The federal government is planning to unveil a bill Thursday that will overhaul its approach to food safety inspections and impose big penalties for serious food-safety offences.

Whe the bill is unveiled in the Senate Thursday afternoon, it's expected to bring together as many as five current pieces of food safety legislation under one law:

the Food and Drugs Act
the Meat Inspection Act
the Fish Inspection Act
the Consumer Packaging and Labelling Act
the Canada Agricultural Products Act.
"Some of Canada's food safety legislation dates back 50 years," the Canadian Food Inspection Agency writes in a discussion document posted to its website late last month.

"…By amending and consolidating legislative authorities, the Agency will be able to address certain food safety concerns, such as tampering, traceability and import controls, that are not covered by current legislation."

The aim of the new legislation will be to reduce redundancy, address weaknesses and inconsistencies, and provide clarity.

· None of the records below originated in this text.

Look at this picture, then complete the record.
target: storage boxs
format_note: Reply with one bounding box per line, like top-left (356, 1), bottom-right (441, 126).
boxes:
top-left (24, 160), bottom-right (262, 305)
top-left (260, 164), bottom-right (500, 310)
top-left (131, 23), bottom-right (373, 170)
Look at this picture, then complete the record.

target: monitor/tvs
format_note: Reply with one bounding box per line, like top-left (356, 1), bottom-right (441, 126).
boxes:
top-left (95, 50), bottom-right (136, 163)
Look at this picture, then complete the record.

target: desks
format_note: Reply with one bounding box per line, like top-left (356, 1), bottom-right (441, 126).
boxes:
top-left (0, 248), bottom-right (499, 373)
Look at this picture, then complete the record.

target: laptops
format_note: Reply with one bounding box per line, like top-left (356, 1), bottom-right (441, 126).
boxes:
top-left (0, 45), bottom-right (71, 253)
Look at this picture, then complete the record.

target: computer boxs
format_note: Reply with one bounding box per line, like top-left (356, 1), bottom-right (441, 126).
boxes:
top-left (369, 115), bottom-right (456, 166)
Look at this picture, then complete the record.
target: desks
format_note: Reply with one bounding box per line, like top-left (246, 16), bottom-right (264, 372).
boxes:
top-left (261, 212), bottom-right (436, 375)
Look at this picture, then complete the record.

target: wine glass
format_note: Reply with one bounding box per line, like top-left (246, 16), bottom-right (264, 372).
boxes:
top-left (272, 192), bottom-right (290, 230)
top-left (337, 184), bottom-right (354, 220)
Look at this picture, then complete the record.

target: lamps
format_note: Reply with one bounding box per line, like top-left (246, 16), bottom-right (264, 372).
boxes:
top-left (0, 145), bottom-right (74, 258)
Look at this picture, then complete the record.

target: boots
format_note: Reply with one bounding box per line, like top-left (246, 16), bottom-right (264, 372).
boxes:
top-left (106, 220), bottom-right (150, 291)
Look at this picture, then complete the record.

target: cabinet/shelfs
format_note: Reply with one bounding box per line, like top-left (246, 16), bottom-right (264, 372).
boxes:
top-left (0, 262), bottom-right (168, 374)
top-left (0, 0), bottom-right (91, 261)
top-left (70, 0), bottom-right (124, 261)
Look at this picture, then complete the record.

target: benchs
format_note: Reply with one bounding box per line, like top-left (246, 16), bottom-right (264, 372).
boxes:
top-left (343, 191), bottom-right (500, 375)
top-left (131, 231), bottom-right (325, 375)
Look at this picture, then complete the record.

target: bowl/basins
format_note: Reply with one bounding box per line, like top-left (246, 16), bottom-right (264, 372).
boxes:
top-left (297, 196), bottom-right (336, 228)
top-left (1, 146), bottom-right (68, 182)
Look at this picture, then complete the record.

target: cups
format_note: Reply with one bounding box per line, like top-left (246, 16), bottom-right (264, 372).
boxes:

The CFIA says the way that food is produced and distributed in Canada has undergone fundamental changes in recent decades, because of changes in food processing technology and rapid increases in global food trade.

"Mass distribution networks mean that problems -- when they do occur -- can quickly become widespread," the Canadian Food Inspection Agency said on its website last month. "Recent international incidents of food-borne illness have shown that outbreaks are not necessarily contained within national borders."

The CFIA currently operates eight separate inspection programs that were once handled through different federal departments. The multiple inspection models have led to situations in which "foods of similar risks may be inspected at different frequencies or in different ways," the CFIA said.

"The basic goal of the model is to move from delivering eight independent food inspection programs to delivering one food inspection program," the CFIA said.

The aim is to develop a single approach to food inspection based on science and risk, to "level the playing field between food sectors so that similar risks are treated with the same level of rigour."